Weekly pending gross sales for the final week over the previous a number of years:
- 2025: 413,771
- 2024: 406,136
Weekly pending gross sales
As I famous final week, I’ve added weekly pending gross sales information to this tracker. Whereas this information gives probably the most up-to-date week-to-week info, it may be affected by the calendar 12 months’s volatility and any occasions that will happen. Because of the Memorial Day weekend, this information line was affected, so that we’ll have a greater concept of its efficiency in two weeks.
Weekly pending gross sales for final week over the previous a number of years:
- 2025: 72,312
- 2024: 62,919
Weekly housing stock information
Essentially the most thrilling improvement within the housing marketplace for 2024 and 2025 is the rise in stock. Stock must return to pre-pandemic ranges for the housing market to function extra successfully. The seasonal improve in stock is far wanted because the nation is working its means again to regular. Once more, as soon as we get to 2019 ranges, all of the low stock discuss goes away.
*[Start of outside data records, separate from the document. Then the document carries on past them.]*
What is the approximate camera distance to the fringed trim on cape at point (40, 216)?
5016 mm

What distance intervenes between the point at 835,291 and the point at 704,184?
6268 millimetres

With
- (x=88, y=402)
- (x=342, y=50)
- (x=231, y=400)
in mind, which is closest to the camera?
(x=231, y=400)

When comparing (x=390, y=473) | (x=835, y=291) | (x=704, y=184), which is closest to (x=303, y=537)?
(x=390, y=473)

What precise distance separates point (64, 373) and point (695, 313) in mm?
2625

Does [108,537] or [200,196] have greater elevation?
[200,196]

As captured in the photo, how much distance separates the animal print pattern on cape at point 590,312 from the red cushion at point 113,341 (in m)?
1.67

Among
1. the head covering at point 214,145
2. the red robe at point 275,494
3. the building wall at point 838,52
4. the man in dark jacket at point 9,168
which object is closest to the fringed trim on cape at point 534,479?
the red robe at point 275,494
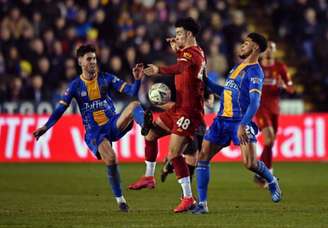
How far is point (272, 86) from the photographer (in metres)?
17.6

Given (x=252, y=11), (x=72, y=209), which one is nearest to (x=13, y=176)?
(x=72, y=209)

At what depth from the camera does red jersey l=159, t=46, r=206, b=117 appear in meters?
12.0

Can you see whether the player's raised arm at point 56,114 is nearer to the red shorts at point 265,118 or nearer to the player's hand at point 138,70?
the player's hand at point 138,70

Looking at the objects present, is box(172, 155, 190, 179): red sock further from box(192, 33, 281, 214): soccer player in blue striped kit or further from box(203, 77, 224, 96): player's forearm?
box(203, 77, 224, 96): player's forearm

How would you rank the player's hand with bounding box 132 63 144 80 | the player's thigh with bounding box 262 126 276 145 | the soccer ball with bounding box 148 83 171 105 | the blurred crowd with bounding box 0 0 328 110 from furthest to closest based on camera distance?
the blurred crowd with bounding box 0 0 328 110, the player's thigh with bounding box 262 126 276 145, the soccer ball with bounding box 148 83 171 105, the player's hand with bounding box 132 63 144 80


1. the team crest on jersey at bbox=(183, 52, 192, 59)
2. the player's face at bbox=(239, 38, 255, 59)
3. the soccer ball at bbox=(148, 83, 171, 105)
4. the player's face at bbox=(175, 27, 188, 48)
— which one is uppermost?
the player's face at bbox=(175, 27, 188, 48)

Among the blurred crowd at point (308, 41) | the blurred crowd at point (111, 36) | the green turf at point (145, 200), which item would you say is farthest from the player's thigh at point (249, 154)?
the blurred crowd at point (308, 41)

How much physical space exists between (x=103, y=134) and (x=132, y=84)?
788 mm

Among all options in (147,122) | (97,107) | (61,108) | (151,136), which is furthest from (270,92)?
(61,108)

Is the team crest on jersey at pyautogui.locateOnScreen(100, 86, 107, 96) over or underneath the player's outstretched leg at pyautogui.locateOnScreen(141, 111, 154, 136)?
over

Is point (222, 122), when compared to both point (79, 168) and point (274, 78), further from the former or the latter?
point (79, 168)

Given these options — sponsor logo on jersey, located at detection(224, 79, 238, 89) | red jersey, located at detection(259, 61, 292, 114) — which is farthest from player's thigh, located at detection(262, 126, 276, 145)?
sponsor logo on jersey, located at detection(224, 79, 238, 89)

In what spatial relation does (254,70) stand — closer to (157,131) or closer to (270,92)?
(157,131)

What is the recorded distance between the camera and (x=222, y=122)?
39.7 ft
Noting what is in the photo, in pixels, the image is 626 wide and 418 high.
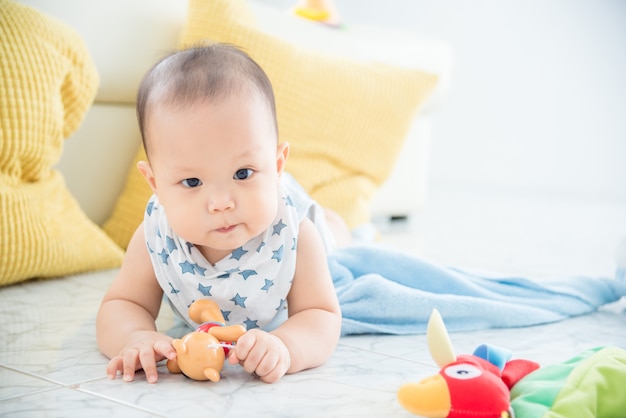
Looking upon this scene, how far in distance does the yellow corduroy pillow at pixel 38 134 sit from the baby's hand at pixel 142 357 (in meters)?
0.51

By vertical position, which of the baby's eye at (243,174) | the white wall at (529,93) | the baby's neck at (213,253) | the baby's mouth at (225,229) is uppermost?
the baby's eye at (243,174)

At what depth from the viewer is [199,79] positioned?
0.90 m

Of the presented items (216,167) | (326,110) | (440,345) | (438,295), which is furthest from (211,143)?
(326,110)

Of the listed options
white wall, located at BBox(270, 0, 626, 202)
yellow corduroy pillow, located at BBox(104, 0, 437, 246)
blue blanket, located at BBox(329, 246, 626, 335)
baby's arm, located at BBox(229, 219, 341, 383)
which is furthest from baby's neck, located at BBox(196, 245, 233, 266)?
white wall, located at BBox(270, 0, 626, 202)

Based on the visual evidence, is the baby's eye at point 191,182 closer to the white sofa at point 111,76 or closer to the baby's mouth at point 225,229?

For our information strains, we now have reached the underside finish of the 2019 stock.
- Weekly stock change (Could 23-Could 30): Stock rose from 787,049 to 803,519
- The identical week final 12 months (Could 24-Could 31): Stock rose from 594,584 to 604,922
New listings information
As stock has grown, we’ve lastly gotten out of the two-year drought of recent itemizing information, and we’re again above 80,000 per week throughout the seasonal peak months. I had forecasted this for final 12 months, however it didn’t occur. I saved that forecast for 2025, and we’re right here in the present day with the second print over 80,000. This information line, because it all the time does, will get impacted by vacation weekends; we must always see a rise subsequent week.
To provide you some perspective, throughout the years of the housing bubble crash, new listings had been hovering between 250,000 and 400,000 per week for a few years.
- 2025: 70,421
- 2024: 63,463
Worth-cut proportion
In a typical 12 months, about one-third of houses expertise value reductions, highlighting the housing market’s dynamic nature. Many owners alter their sale costs as stock ranges rise and mortgage charges keep elevated.
For my 2025 value forecast, I anticipate a modest improve in dwelling costs of roughly 1.77%. This implies that 2025 will once more see a unfavorable actual dwelling value forecast. In 2024, my forecast of a 2.33% improve proved inaccurate, primarily as a result of mortgage charges fell towards 6% and demand improved within the second half of 2024. Because of this, dwelling costs ended up rising by 4% in 2024.
The rise in value reductions this 12 months in comparison with final 12 months reinforces my cautious development forecast for 2025.
The week forward: Jobs week!
As we method jobs week, it’s an essential time for financial indicators. Final week, we obtained a quite subdued PCE inflation report with headline PCE recorded at 2.1%, which didn’t appear to immediate a lot response from the bond market. Nonetheless, the labor information stays an important focus for each the Federal Reserve and bond market members.
Fed President Waller will communicate on Monday, and we now have some PMI information to think about. Though the mortgage market remained calm final week, the upcoming week might carry some volatility.